Czech Republic was one of the leading countries to proclaim an obligation to wear a mask in public. With the Czech people being law-keeping citizens, there was barely anyone who didn’t cover his mouth and nose.
While medical masks are sold out worldwide, Czech people started to sew their own. We also made an attempt, but were not very successful. Perhaps it’s easier for those who have a babuška with a sewing machine. In general, the Czechs are handy with needle and thread.
For those whose fingers are all thumbs, websites were established where masks were partially provided for free. One of them is damerousky.cz
Volunteers offer to sew masks for others or provide their sewing machines and materials. Some services are free, others paid.
The platform’s name could be adapted from the CZ food delivery company damejidlo being one of the most used platforms to order food online. Especially in these days, you can spot many cars wearing the logo of a food delivery brand. While damejidlo delivers freshly prepared meals from the surrounding restaurants, rohlik.cz and kosik.cz are online supermarkets. We observed that online shopping is very much used it here, even before the crisis.
A third option of where to get a mask is a mask vending machine, another great idea from the Czechs. Instead of drinks and snacks, vending machines are supplied with hand made masks. The price is a little high, varying between 100 and 200 Kč. Handmade cotton masks are a cheap and sustainable alternative to surgical masks. It is recommended to wash them daily and dry them properly afterwards.
Another measure taken by supermarkets was to close earlier. While they normally open until 10 or 11 pm, they are now closing at 8 pm, leading to greater crowds as people have to shop at the same time.

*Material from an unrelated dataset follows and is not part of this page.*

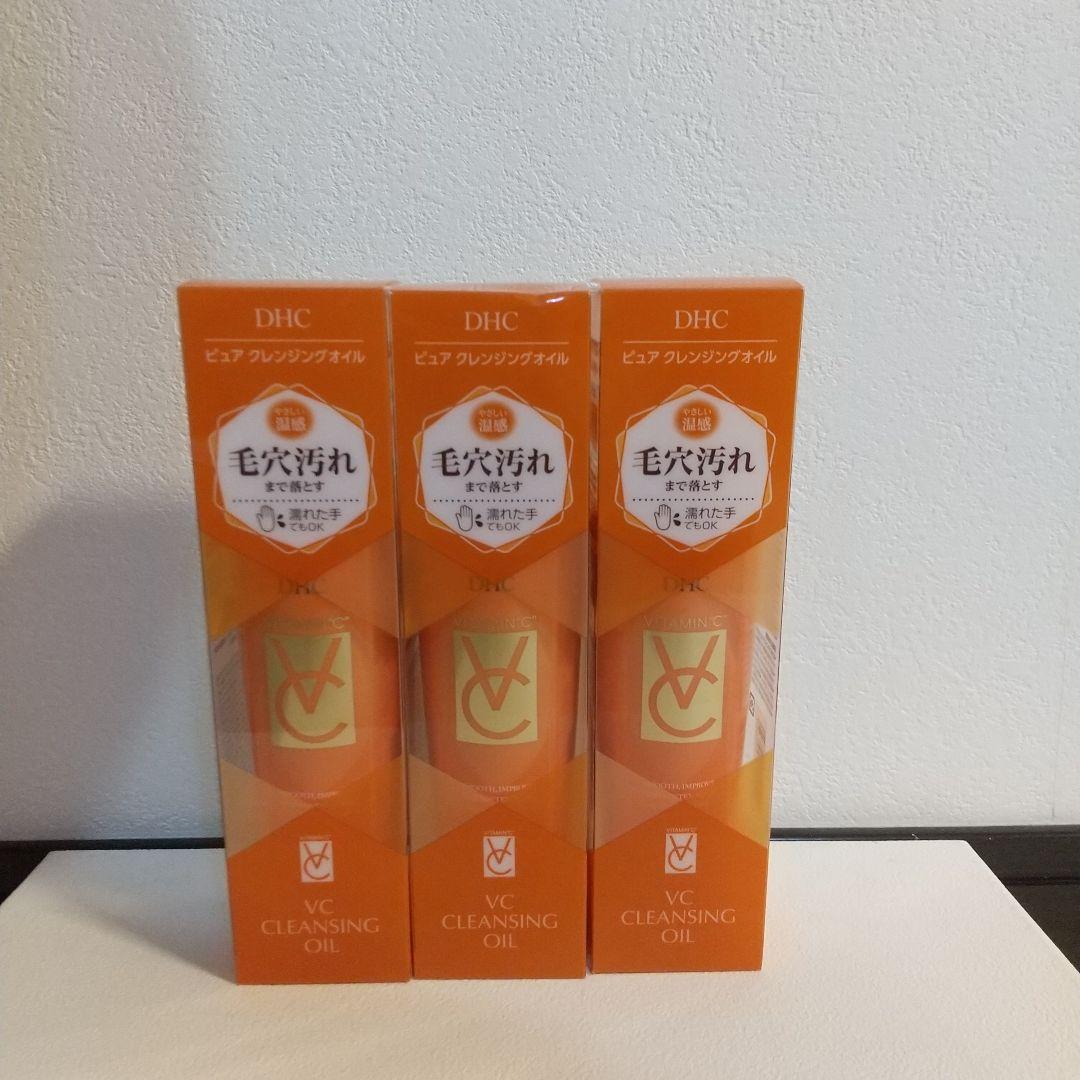 DHC ピュアクレンジングオイル 150mL×3本セット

Malls and metro stations provide free disinfection. It looks like they quickly ran out of disinfectant because the pleasant-smelling liquid was soon replaced by something that smelled like bad slivovice. Nevertheless, we consider it a great effort of the city to provide free disinfectant in several public places.
With fresh air, low traffic and less work to do, it seems like the best time to go outside and enjoy the nature. However, people were being warned to stay inside, as you are risking lives by spreading the virus when you’re outside “for no good reason”.
The “Second Wave”
Thanks to Czechia’s fast response, the infection rate quickly dropped. There was no need to wait for the virus to be exterminated – a lower-than-before infection rate was good enough to declare an end to the pandemic. A “goodbye corona” party was held on the Charles Bridge and restrictions were mostly lifted.
Obviously, people were quickly getting infected again. In August, the government decided we needed new restrictions but thought it would be a good idea to wait for nearly a month (until September 1st) before actually putting them into effect. Masks were now mandatory again.
Despite the Czech’s obedience to rules and regulations during the “first wave”, this time people no longer cared. Nobody checked whether people followed the rules and there weren’t any consequences. It began to look as if certain people just went around coughing loudly without a mask on purpose.
Czechia went from a country with a very low infection rate to one of the world’s fastest-growing daily infections. Over time, the government implemented new restrictions, such as closing restaurants, schools and eventually all shops except for the essential ones, such as supermarkets and flower shops (yes, Czechs cannot go without their flowers). This seemingly made little difference, so the government decided the virus is probably nocturnal and introduced a curfew. With supermarkets closing at 8pm, there is now a little 3-hour window to go shopping for most people who work til 5pm. Freedom of movement was almost completely forbidden after 9pm. Whatever you would normally do in the evening, now has to be done during the day. Forcing people into crowds seems less bad than exposing people to virus at night, according to this government.